Penggunaan smartphone atau ponsel pintar di Indonesia diprediksi akan terus meningkat. Pada tahun 2015, hanya terdapat 28,6% populasi di Indonesia yang menggunakan gawai tersebut.

Seiring berjalannya waktu, ponsel pintar semakin terjangkau, sehingga meningkatkan penggunaannya pula. Lebih dari setengah populasi di Indonesia atau 56,2% telah menggunakan ponsel pintar pada tahun 2018.

Setahun setelahnya, sebanyak 63,3% masyarakat menggunakan ponsel pintar. Hingga tahun 2025, setidaknya 89,2% populasi di Indonesia telah memanfaatkan ponsel pintar. Dalam kurun waktu enam tahun sejak tahun 2019, penetrasi ponsel pintar di tanah air tumbuh 25,9%.

Bacaan Lainnya

Baca juga: Manajemen Bisnis Era Digital dalam e-Commerce

Perkembangan teknologi informasi yang semakin maju ini membuka peluang bisnis yang bisa dilakukan dengan menggunakan handphone yang dapat diakses oleh semua orang.

Hal tersebut tentunya membuat nasabah berharap untuk mendapatkan fasilitas perbankan yang dapat mempercepat transaksi bisnis mereka yang juga dapat diakses melalui handphone, sehingga dunia perbankan berinovasi dengan menciptakan mobile banking untuk memenuhi kebutuhan nasabah.

Di Indonesia mobile banking bukanlah hal yang asing lagi, karena telah menjadi bagian dari inovasi perbankan dalam mengikuti persaingan bisnis global.

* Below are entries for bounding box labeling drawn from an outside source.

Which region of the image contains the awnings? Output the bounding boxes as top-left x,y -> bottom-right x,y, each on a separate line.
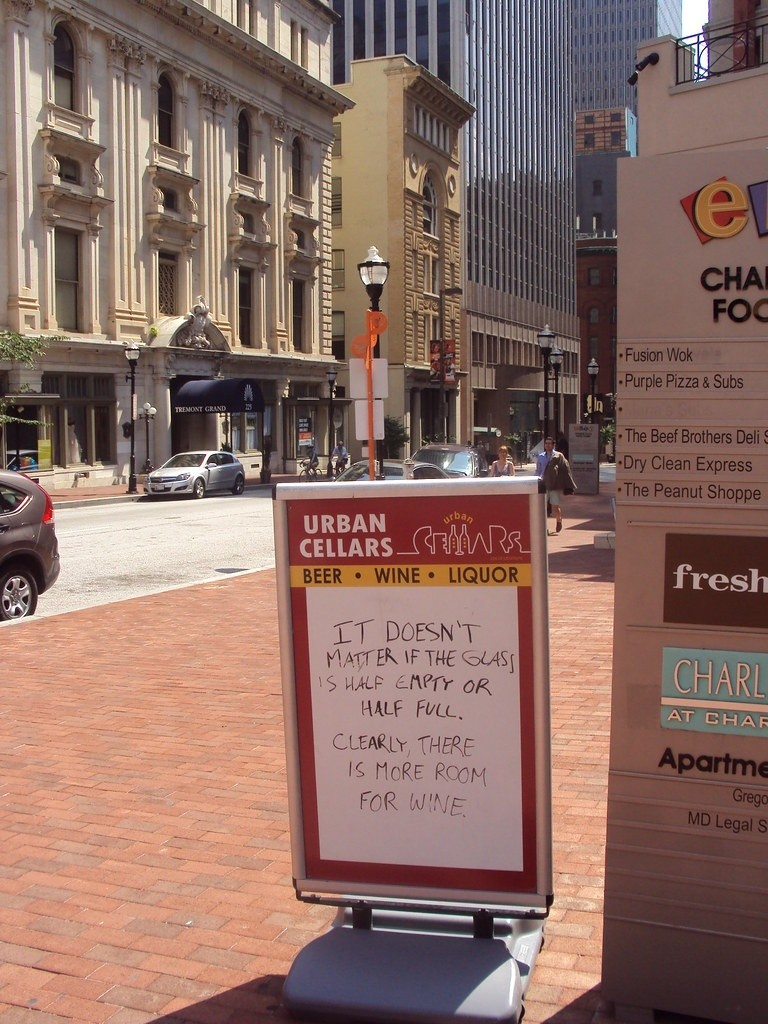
173,377 -> 265,414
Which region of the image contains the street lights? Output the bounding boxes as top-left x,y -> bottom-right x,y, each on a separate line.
586,358 -> 601,426
141,403 -> 157,474
535,324 -> 564,461
124,342 -> 140,495
359,245 -> 388,476
327,364 -> 338,480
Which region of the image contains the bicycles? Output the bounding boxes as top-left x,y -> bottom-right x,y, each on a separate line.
297,460 -> 326,481
331,459 -> 350,475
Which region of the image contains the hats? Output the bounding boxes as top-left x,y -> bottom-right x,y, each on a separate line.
339,441 -> 343,446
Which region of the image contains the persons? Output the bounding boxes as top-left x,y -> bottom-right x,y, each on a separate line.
302,442 -> 319,481
535,437 -> 577,533
329,440 -> 348,476
488,445 -> 515,476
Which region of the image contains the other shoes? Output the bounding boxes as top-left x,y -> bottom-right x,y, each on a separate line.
556,518 -> 562,532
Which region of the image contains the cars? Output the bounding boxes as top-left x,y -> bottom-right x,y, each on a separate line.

Oleh karena itu, institusi-institusi perbankan berusaha memberikan kepuasan pelayanan kepada para nasabahnya dengan memberikan fasilitas perbankan, berupa layanan mobile banking untuk melakukan transaksi atau bisnis.

Baca juga: Pandemi Covid-19 Mengancam Perbankan?

Penggunaan jaringan seluler untuk kepentingan transaksi komersial (mobile commerce) dinilai cukup aman, karena identitas pengguna lebih jelas, satu nomor ponsel hanya digunakan oleh satu orang. Maka mobile banking terlihat lebih sukses perkembangannya di Indonesia.

Transaksi melalui mobile banking menjadikan prosesnya mudah dan hemat baik hemat waktu, biaya dan tenaga. Namun kemudahan dan efisiensi ini memunculkan trade-off (kecenderungan yang bertentangan) yaitu dapat memicu pemborosan.

Konsumen yang aktif secara digital (digitally active) dinilai lebih menguntungkan bagi bisnis perbankan ketimbang konsumen konvensional. Laporan McKinsey & Company yang terbaru menyebut, konsumen Indonesia yang aktif menggunakan mobile banking lebih banyak melakukan pembelian ketimbang yang tidak menggunakan mobile banking.

McKinsey membagi tiga jenis kostumen, yaitu konsumen nondigital, konsumen digital moderat, dan konsumen aktif digital. Hasilnya, konsumen aktif secara digital membeli sebanyak 1,4 produk dalam 12 bulan terakhir. Sementara, konsumen digital moderate dan konsumen nondigital hanya membeli 0,7 produk bank dalam 12 bulan terakhir.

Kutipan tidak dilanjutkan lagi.